Het vorenoverwogene brengt mee dat, nu niet in geschil is dat, indien de eigendomsverkrijging op 17 september 1990 geen vervanging van de in 1989 onteigende grond inhoudt, de door belanghebbende ultimo 1989 gevormde vervangingsreserve in stand dient te blijven, de middelen eveneens doel treffen, in zoverre zij opkomen tegen 's Hofs oordeel dat de Inspecteur terecht heffingsrente in rekening heeft gebracht.
- 3.5.
'S Hoofs uitspraak kan niet in stand blijven. De Hoge Raad kan zelf de zaak afdoen.
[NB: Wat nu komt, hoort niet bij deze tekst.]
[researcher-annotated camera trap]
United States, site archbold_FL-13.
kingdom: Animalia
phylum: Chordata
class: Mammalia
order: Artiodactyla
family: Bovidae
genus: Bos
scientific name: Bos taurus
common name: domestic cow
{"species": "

De aanslag moet worden verminderd tot een aanslag berekend naar een belastbaar bedrag van ƒ 326.370,-- en de beschikking inzake heffingsrente moet worden vernietigd.
- 4.
Proceskosten De Hoge Raad acht termen aanwezig om ten aanzien van de proceskosten die belanghebbende in verband met de behandeling van het geding in cassatie en de behandeling van het geding voor het Hof redelijkerwijs heeft moeten maken, te beslissen als hierna zal worden vermeld.
- 5.
Beslissing De Hoge Raad vernietigt de uitspraak van het Hof alsmede de uitspraak van de Inspecteur, vermindert de aanslag tot een aanslag berekend naar een belastbaar bedrag van ƒ 326.370,--, vernietigt de daarbij genomen beschikking inzake heffingsrente, gelast dat door de Staatsecretaris van Financiën aan belanghebbende wordt vergoed het door deze ter zake van de behandeling van het beroep in cassatie verschuldigd geworden griffierecht ten bedrage van ƒ 300,-- alsmede het bij het Hof gestorte griffierecht ter zake van de behandeling van de zaak voor het Hof ten bedrage van ƒ 75,--, derhalve in totaal ƒ 375,--, veroordeelt de Staatssecretaris van Financiën in de kosten van het geding in cassatie aan de zijde van belanghebbende, vastgesteld op ƒ 2.840,-- voor beroepsmatig verleende rechtsbijstand, veroordeelt voorts de Inspecteur in de kosten van het geding voor het Hof aan de zijde van belanghebbende, vastgesteld op ƒ 3.550,-- voor beroepsmatig verleende rechtsbijstand, en wijst aan de Staat als de rechtspersoon die de bij het Hof gemaakte kosten moet vergoeden.
Dit arrest is op 5 februari 1997 vastgesteld door de raadsheer Van der Linde als voorzitter, en de raadsheren Bellaart, De Moor, Van der Putt-Lauwers en Van Brunschot, in tegenwoordigheid van de waarnemend griffier Van Hooff, en op die datum in het openbaar uitgesproken.